# Very NICE !!!



## richgreer (Dec 25, 2009)

I have had the 733 for over 10 years. It is the predecessor to the 734 with the only difference being 2 knives versus 3. This thing just keeps on working without ever giving me a problem.

As you probably know, this is a very loud machine. It is the loudest machine in my shop. I ALWAYS put on ear protection before I turn on this machine.


----------



## ToddTurner (Apr 20, 2009)

Hearing protection is paramount with a small shop planer. I have the Ridgid 3 blade version and it too can give a glass-smooth cut-with new knives. I use maple mostly, which is harsh on blades. Clean your blades frequently and it will reduce heat, which lessens tooling life. I kinda wish i would have went with the DEwalt because of the way it locks the head. My Ridgid moves but i am a die-hard Ridgid guy.


----------



## buckeyedudes (Nov 1, 2009)

Nice review.
I too have the 733, 2 blade, DeWalt planer and have to admit it has been great. 
It is loud, but always wear safety and eye protection.
I've been very pleased with one exception; the analog board thickness scale was a waist of time. You simply cannot read it due to positioning and too small of scale lines. Worthless scale. 
Cut everything and anything with it, including osage orange and 150 yr. old tight grained Ohio oak from virgin forests.
Love it.


----------



## Sawdust4Blood (Feb 16, 2010)

I've had a 734 for about a year now and absolutely love it. This tool easily paid for itself in the first year by allowing me to buy rough vs dimensioned lumber at significantly reduced rates. Even with all the lumber I've run through it (walnut, mahogany, maple, poplar, alder, bass wood, oak), I'm still on the first set of knives and have never had any real tear out. Keep the tables aligned and virtually no snipe. Figure out how you're going to handle dust collection because this thing will make some chips.


----------



## JasonWagner (Sep 10, 2009)

Another vote for the 734. I have only experienced minimal snipe on really short pieces of wood (12" range). Usually I can't even see it unless I really look. I have the ends of each table about 1/8" higher than the plate under the cutter. I am happy I saved the money vs. the 735 and was able to buy the DeWalt table (Grizzly $109) which is nice if you don't want to make your own. Hooked up to my chip separator and dust collector I don't get any chips. The only negative I have found is that you have to remove the dust chute to fold the wing up. I put some thumb screws on the chute so it's easier to remove.


----------



## longgone (May 5, 2009)

Here is a link to digital planer readout that will work great on your Dewalt. I use one on my planer and it is super accurate. I bought mine from this Amazon site for $44…they went up about $2 but still a great addition to your planer.

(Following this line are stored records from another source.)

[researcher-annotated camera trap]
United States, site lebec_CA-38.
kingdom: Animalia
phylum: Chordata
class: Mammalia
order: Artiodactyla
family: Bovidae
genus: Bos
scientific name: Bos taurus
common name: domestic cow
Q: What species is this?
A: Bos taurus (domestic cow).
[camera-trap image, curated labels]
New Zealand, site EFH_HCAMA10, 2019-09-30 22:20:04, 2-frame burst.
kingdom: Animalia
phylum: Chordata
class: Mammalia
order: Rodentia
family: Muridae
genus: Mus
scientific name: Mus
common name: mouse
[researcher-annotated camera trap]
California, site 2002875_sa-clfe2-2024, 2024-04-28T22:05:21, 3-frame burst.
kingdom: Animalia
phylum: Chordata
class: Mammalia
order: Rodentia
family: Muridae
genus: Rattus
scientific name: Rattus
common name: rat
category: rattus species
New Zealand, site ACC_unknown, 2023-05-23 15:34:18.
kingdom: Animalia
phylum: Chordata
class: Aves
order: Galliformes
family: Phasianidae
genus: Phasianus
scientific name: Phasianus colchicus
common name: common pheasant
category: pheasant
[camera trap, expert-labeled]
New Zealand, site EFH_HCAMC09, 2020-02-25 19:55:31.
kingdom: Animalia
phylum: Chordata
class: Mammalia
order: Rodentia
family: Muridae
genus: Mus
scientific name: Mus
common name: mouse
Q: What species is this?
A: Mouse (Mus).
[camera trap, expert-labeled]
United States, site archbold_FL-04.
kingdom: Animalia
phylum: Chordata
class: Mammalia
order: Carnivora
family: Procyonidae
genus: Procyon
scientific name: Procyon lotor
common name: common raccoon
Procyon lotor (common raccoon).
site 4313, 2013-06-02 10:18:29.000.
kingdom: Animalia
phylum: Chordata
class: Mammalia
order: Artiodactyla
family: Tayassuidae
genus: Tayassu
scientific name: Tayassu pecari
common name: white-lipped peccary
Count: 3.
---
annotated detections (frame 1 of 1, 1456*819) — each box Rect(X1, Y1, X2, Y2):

http://www.amazon.com/Wixey-WR510-Digital-Readout-Fractions/dp/B001PTGBSK/ref=sr_1_1?ie=UTF8&s=hi&qid=1271727556&sr=8-1


----------



## JasonWagner (Sep 10, 2009)

I have a Wixey on my table saw fence and the angle gauge. I'm very happy with their product and if I find that the planer readout would help me out, I'd buy it in an instant.


----------



## craftsman on the lake (Dec 27, 2008)

I've had the 734 for a year now and have put several hundred bdft of un-planed red oak through it. It still works great and provides a mirror finish to the wood. Where I am I save about 70 cent's/bdft by buying it unplaned. Heck you've still got to joint/plane lumber that is purchased planed. It just takes a few more swipes for unplaned, that's all.
Anyway, no issues, no snipe, long boards, short ones. I can't live without it in the shop. It's used at the start of all constructions.


----------



## donbee (Feb 7, 2009)

Nice haul.
I recently bought the DeWalt 735 and am suitably impressed with it.
I made my own cart and designed it to be the same height as my Flat Master sander and the table saw. That way I can use them as outfeed tables if I do some really long stuff.
It doesn't need a head lock because of the design of the four post elevation system, so they say.
It does make a lot of chips, but with the combination of the built in chip ejection fan and my cyclone DC, I get NOTHING on the floor!
Loud is right. At some time in the future, when finances permit, I'd like to get the Shellix cutting head for it. Among it's fine assets, it reduces the noise very nicely.
Since I've found a nice source of roughsawn lumber locally, much of it with curly, rippley (is that a word?) hardwood, this machine will certainly become a workhorse in my shop.

Regards,
D


----------



## Knothead62 (Apr 17, 2010)

I just happened to find this review. I have been to Lowe's a couple of times looking at the Dewalt 734. In addition, I carefully read the planer reviews in WOOD magazine. Thanks to all for sharing their comments on this planer. I will definitely buy one. Have some pecan wood to plane.


----------



## Newfounlandwood (Feb 2, 2010)

Thanks for the review! I've been thinking about getting this one.

Dennis


----------



## ElmoSr (Feb 11, 2010)

i bought the 734 about 6 months ago and am very happy with mine,,, what are you calling a snipe? is that where the board dips at the end and you get a deeper cut on last couple inches of board?


----------



## Newton (Jun 29, 2008)

Yes Elmo that's snipe…....the scourge of the planer!


----------



## ElmoSr (Feb 11, 2010)

Thank you Don


----------



## Eagle1 (Jan 4, 2010)

I have the 734, love it has no problems at all..


----------